Thanks for the videos! Looks good! I may set up a circle in the office to give my Eggliner or one of the Macks a workout.


----------



## Dennis Paulson (Jan 2, 2008)

*RE: Wheee!!! Its here, Aristo's new 20" circle of track!*

Thanks for the videos , small circle really .


----------



## pacbelt (Jul 8, 2008)

Cool clips Vic! 

I'd love to see your Amtrak train around that! Talk about looking like Lionel!!! 

Ya just gotta love it! LS in the same space as N scale!


----------



## carpenter matt (Jan 3, 2008)

I will not be surprised by the next BTS, that Vic has Modular standards filed for this sort of thing with the NMRA /DesktopModules/NTForums/themes/mls/emoticons/blink.gif 

And a modular PIZZA PIZZA PIZZA Layout!/DesktopModules/NTForums/themes/mls/emoticons/shocked.gif


----------



## Allan W. Miller (Jan 2, 2008)

*RE: Wheee!!! Its here, Aristo's new 20" circle of track!*

I placed my order with Wholesale Trains for the circle of track and yet another Mack (I like those little workhorses). I'm a big fan of those micro-layouts inspired by Carl's superb website, and we even have a short feature on an On30 pizza layout--a true pizza box layout--coming up in our Oct. issue of _O Gauge Railroading_ magazine. I'll do something similar with the 20-inch Large Scale circle, and see if I can incorporate it in a detailed scene of some sort.


----------



## Great Western (Jan 2, 2008)

Hi Vic.

— What you need to do —
1. In the track-circle thread, why does Allan W. Miller order yet another Mack along with the circle of track? Answer in one to three sentences.
2. Reproduce the passage of the track-circle thread from "## Allan W." up to and including "Western (Jan 2, 2008)".
The items that follow are not needed for any task.

— Record excerpts —

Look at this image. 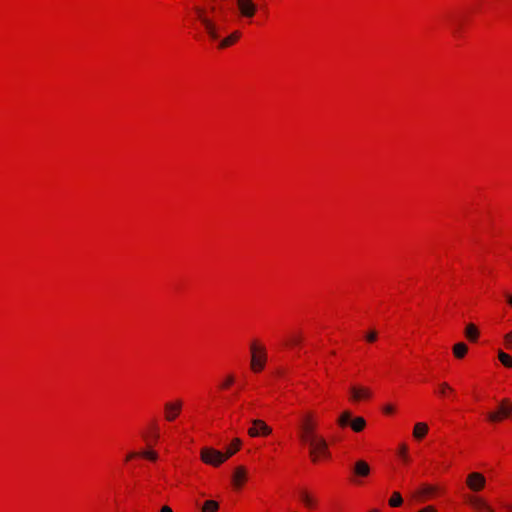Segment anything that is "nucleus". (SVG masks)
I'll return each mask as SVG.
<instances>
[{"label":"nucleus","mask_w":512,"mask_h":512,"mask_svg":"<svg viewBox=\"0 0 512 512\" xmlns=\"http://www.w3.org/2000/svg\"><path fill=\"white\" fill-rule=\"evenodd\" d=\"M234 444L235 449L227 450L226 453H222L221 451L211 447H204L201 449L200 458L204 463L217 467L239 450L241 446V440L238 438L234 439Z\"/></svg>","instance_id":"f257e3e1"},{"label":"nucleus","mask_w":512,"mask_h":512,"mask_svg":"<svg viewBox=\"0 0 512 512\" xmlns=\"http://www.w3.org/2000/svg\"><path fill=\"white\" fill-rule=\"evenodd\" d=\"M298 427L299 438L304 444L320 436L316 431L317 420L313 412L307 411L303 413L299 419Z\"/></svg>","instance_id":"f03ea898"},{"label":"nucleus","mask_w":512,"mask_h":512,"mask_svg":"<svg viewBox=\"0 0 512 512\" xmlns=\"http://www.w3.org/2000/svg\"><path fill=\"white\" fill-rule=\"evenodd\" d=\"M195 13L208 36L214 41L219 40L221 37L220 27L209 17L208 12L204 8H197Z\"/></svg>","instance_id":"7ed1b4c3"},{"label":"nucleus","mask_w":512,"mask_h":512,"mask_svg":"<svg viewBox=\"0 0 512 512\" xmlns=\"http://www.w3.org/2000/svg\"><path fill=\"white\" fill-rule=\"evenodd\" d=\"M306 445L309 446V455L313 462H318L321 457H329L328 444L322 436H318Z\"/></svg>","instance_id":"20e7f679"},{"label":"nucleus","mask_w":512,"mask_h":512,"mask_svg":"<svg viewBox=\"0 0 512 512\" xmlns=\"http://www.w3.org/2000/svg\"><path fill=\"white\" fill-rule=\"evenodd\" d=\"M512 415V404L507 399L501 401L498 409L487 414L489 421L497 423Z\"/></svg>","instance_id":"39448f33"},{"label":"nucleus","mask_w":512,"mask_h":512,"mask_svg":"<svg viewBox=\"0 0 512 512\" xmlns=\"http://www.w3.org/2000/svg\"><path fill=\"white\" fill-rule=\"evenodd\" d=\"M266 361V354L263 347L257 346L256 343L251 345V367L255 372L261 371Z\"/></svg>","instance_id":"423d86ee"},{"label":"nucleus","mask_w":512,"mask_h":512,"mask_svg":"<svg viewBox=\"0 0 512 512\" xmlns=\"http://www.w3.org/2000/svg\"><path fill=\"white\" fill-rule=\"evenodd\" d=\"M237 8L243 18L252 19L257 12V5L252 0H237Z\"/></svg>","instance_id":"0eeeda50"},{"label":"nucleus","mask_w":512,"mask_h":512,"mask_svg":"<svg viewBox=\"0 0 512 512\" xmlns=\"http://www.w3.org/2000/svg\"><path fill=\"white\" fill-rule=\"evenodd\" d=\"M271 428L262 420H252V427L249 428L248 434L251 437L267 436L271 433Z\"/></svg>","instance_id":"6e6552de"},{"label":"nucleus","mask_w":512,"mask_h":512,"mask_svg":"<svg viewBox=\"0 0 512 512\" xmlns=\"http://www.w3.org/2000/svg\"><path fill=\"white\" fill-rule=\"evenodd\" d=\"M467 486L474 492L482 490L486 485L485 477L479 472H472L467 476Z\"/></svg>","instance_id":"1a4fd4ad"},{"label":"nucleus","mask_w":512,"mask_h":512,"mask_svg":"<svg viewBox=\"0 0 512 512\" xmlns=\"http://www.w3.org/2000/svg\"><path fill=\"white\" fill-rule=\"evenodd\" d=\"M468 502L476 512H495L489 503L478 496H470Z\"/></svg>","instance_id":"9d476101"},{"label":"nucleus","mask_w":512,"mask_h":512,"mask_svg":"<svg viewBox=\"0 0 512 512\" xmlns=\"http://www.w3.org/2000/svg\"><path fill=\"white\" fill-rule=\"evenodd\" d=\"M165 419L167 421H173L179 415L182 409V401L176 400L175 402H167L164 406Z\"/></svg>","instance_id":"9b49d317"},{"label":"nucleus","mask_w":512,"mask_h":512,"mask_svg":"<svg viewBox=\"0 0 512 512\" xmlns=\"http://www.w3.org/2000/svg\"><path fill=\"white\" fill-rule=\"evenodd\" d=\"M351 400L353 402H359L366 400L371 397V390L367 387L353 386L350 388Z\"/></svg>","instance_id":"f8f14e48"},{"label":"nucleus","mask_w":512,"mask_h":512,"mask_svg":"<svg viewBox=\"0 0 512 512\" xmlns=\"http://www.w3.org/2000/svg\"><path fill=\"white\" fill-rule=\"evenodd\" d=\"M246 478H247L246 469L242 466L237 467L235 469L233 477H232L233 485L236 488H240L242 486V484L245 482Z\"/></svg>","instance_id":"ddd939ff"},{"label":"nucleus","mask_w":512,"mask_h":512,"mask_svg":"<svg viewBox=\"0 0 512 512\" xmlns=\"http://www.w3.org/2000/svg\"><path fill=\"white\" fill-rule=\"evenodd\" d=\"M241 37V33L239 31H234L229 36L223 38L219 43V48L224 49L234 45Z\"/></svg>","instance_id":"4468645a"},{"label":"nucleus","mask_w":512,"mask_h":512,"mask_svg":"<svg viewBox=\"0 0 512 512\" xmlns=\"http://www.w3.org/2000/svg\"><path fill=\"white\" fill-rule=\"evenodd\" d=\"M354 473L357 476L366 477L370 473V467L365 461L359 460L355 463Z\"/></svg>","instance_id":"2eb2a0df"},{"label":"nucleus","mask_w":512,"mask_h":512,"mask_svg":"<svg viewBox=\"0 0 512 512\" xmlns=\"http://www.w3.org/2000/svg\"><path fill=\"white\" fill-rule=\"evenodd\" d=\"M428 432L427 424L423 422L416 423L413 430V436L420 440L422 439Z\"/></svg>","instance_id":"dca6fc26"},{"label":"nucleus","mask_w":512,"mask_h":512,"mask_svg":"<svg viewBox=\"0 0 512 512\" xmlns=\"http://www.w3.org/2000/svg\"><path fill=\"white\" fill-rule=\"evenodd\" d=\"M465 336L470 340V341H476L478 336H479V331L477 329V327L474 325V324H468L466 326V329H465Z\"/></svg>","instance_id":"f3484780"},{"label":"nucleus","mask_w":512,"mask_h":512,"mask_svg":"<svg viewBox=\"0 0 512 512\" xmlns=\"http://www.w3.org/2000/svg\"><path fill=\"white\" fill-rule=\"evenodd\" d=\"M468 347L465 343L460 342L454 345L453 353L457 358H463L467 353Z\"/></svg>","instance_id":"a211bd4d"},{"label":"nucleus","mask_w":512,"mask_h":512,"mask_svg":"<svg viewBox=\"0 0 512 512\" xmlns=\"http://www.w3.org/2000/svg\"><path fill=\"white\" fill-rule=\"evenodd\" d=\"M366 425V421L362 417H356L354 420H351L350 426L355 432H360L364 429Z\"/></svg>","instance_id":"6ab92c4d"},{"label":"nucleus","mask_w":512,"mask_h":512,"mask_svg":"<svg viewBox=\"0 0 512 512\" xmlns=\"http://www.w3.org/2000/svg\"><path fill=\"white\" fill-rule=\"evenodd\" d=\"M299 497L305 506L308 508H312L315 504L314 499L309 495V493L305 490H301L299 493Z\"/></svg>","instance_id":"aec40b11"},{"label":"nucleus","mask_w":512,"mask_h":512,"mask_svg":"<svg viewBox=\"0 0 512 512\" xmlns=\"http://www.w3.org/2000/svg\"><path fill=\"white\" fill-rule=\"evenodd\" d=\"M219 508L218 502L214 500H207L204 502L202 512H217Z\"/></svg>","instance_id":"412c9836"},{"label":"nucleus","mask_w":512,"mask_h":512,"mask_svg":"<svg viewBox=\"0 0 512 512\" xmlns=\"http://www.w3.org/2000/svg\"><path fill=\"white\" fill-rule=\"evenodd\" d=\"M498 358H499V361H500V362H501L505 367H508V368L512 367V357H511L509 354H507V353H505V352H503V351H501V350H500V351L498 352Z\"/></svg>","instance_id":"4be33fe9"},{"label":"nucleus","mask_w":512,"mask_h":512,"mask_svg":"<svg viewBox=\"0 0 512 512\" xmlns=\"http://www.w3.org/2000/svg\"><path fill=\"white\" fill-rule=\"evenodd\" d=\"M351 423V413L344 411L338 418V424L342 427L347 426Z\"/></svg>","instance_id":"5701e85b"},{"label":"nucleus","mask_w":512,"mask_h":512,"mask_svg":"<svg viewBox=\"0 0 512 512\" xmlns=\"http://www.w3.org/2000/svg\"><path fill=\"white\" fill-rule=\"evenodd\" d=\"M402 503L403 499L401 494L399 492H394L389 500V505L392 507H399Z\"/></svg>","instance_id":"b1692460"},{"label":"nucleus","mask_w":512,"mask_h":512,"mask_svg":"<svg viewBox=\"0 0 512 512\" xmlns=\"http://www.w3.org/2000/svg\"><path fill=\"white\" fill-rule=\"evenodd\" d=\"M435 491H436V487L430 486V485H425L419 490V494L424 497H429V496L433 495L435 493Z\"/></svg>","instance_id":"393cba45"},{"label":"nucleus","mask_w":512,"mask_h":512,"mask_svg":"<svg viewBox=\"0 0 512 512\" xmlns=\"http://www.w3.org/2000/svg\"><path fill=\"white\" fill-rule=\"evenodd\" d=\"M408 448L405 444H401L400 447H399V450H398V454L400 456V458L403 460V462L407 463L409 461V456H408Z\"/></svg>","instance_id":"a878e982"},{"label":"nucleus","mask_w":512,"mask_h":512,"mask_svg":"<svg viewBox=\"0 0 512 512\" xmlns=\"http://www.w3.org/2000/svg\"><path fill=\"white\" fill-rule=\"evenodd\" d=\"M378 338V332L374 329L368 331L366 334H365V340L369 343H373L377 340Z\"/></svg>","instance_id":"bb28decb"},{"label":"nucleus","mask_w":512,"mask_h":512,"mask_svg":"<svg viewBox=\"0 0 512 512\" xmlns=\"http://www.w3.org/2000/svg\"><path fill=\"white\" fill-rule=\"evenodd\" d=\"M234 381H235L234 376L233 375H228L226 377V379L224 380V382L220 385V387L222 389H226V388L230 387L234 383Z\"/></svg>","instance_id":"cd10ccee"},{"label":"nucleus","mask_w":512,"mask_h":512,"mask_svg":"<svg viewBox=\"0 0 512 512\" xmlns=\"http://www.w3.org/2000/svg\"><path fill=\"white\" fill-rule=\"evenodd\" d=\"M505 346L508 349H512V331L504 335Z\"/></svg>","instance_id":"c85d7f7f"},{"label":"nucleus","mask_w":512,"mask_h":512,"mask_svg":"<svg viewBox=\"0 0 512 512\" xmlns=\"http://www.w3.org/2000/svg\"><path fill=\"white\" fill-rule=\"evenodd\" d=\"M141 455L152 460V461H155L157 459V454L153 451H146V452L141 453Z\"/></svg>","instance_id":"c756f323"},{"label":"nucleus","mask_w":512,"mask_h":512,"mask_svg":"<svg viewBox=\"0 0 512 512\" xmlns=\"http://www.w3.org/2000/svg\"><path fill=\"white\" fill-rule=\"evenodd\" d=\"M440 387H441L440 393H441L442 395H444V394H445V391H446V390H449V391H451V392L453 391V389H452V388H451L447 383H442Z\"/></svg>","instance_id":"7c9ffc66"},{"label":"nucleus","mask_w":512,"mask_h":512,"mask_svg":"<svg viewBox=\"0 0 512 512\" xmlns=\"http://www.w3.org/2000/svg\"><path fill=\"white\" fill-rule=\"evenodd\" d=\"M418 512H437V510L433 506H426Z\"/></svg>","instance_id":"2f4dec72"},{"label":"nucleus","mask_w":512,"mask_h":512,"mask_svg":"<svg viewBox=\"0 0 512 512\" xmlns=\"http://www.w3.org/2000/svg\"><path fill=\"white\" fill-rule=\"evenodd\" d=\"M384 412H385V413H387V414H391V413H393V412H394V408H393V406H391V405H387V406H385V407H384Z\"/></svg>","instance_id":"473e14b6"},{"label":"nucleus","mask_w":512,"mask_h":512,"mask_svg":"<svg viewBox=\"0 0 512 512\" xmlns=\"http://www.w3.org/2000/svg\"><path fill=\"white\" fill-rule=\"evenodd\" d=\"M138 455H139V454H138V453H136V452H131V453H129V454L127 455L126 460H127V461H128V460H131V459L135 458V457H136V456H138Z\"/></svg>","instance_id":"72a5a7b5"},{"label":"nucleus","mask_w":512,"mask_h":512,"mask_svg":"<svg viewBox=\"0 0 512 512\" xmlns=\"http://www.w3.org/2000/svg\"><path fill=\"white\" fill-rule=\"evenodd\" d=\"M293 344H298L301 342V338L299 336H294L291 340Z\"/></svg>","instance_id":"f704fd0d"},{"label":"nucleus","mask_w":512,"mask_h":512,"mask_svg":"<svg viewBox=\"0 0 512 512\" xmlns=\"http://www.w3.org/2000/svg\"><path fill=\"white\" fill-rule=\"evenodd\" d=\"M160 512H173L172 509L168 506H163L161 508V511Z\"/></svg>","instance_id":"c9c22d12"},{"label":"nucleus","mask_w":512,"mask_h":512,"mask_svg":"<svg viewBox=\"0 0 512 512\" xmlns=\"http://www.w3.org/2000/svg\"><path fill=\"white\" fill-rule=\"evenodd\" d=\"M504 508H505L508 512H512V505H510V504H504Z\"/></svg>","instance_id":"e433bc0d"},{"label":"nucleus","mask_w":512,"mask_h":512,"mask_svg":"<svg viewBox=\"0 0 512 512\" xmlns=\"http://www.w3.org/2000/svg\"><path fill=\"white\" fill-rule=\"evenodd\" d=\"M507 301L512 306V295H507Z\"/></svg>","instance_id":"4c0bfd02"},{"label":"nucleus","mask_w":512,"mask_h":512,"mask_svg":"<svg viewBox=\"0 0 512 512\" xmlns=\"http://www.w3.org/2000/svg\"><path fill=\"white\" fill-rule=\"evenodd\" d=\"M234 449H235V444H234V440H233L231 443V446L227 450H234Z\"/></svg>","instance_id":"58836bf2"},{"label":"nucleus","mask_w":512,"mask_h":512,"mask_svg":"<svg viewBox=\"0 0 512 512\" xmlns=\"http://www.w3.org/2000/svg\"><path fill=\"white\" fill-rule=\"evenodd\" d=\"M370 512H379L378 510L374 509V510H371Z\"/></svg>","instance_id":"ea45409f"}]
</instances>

— The solutions —
1. Allan W. Miller orders another Mack because of a liking for those little workhorses, as the parenthetical remark in the post states.

2.
## Allan W. Miller (Jan 2, 2008)

*RE: Wheee!!! Its here, Aristo's new 20" circle of track!*

I placed my order with Wholesale Trains for the circle of track and yet another Mack (I like those little workhorses). I'm a big fan of those micro-layouts inspired by Carl's superb website, and we even have a short feature on an On30 pizza layout--a true pizza box layout--coming up in our Oct. issue of _O Gauge Railroading_ magazine. I'll do something similar with the 20-inch Large Scale circle, and see if I can incorporate it in a detailed scene of some sort.


----------



## Great Western (Jan 2, 2008)